Everything here is a surface being indexed and groped at, seemingly in the hopes of stumbling across an entryway to some essence—as though penetrating were the same as claiming ownership, and maybe being owned in return. This is the popular fallacy to which the main characters fall prey, though the film’s close makes clear how differently each deludes himself. Much like a woman seen in the background of an early scene who confuses an apartment building for a hat shop, they are too pitifully unaware of the fruitlessness of their search to give it up.


The film often comically beatifies Bob's kitschy gadgets with slow pans and Mozart opera, but the staggering clarity of Criterion's high-def transfer nearly sells us on the phony bliss. Billy Williams's formidable contributions to the film's tone with carefully managed color and light schemes are especially evident in each wordless montage: Bright objects, garments, and bulbs pierce through the autumnal grays and browns of their surroundings with lively reds, metallic blues, and glowing greens. Shots taken from inside homes that face open doors are particularly vibrant; perfectly focused and lovingly luminous exteriors seem just outside the reach of the flatly decorated English rooms and their residents. The film grain has also been duplicated quite splendidly, and lends a texture to the movie not unlike a half-a-day's beard stubble after a close shave. The well-balanced mono soundtrack doesn't disappoint either; the opera singing never throws the average volume off balance.

• Your tasks:
(1) Answer these questions using the film review.
(a) What does a woman in the background of an early scene mistake an apartment building for?
(b) What music accompanies the slow pans over Bob's gadgets?
(c) What does the review compare the film grain's texture to?
(2) Pick up the film review after its final sentence and carry it forward in the same style.

• Source data:
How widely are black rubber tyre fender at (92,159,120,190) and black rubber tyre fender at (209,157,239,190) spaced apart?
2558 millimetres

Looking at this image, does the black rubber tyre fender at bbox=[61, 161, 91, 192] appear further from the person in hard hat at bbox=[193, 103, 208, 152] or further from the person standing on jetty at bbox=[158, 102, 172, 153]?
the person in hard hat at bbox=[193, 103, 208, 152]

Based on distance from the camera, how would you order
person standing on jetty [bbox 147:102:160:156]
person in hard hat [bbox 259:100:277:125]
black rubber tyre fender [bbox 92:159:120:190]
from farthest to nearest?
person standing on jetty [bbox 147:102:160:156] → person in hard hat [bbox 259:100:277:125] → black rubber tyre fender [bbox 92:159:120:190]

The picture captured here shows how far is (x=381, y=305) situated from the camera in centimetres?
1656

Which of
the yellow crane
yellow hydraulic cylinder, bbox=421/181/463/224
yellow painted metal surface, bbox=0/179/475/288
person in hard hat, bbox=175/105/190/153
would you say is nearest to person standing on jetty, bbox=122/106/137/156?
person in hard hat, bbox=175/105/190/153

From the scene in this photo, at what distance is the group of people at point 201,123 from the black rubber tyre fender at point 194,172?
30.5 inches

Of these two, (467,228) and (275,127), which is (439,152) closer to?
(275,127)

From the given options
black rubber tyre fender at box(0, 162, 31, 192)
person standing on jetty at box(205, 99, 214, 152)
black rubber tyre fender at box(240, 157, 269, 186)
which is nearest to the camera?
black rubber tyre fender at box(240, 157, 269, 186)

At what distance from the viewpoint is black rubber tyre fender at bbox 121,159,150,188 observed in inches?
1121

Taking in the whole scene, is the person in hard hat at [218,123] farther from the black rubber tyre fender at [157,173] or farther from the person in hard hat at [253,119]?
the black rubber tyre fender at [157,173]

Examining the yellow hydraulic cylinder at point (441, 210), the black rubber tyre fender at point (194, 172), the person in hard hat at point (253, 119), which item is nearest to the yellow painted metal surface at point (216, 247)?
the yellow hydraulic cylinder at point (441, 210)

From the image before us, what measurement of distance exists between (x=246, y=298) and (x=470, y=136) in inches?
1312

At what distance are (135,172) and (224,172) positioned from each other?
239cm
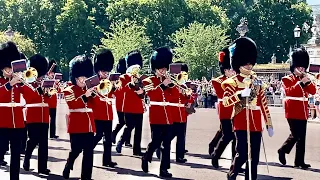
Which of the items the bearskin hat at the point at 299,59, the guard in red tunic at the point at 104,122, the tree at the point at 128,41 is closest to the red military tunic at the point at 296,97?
the bearskin hat at the point at 299,59

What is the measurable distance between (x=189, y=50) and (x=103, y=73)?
33719mm

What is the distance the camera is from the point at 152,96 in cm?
851

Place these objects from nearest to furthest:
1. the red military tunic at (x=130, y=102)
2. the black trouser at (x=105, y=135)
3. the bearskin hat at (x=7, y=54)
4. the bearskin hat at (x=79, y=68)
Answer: the bearskin hat at (x=7, y=54)
the bearskin hat at (x=79, y=68)
the black trouser at (x=105, y=135)
the red military tunic at (x=130, y=102)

• Task-by-task answers:
(1)
(a) A hat shop.
(b) Mozart opera.
(c) Half a day's beard stubble after a close shave.

(2)
All the extras are interviews with the film's key players; most of this testimony, like that of Billy Williams and Murray Head, simply underscores the extent to which John Schlesinger consciously strove to make Sunday Bloody Sunday as un-flamboyant as possible. There's also an interview with Schlesinger's longtime partner, Michael Childers, who worked on the film's kinetic designs and promotional material. But an audio recording of Schlesinger's own thoughts on the movie is the disc's supplementary highlight. He describes the differences he perceives between theater, film, and photography with far more articulateness and precision than many critics who study these intersecting arts. Images of Schlesinger's annotated shooting script of the movie that illustrate the recording provide further insight into how he cut and pasted speech and image endlessly until achieving what he wanted. Rounding out the set, the booklet features two highly personal takes on the film, one from screenwriter Penelope Gilliatt, and one from film historian and Schlesinger relative Ian Buruma.


In Sunday Bloody Sunday, bisexual romance is a wild goose chase with occasional boners.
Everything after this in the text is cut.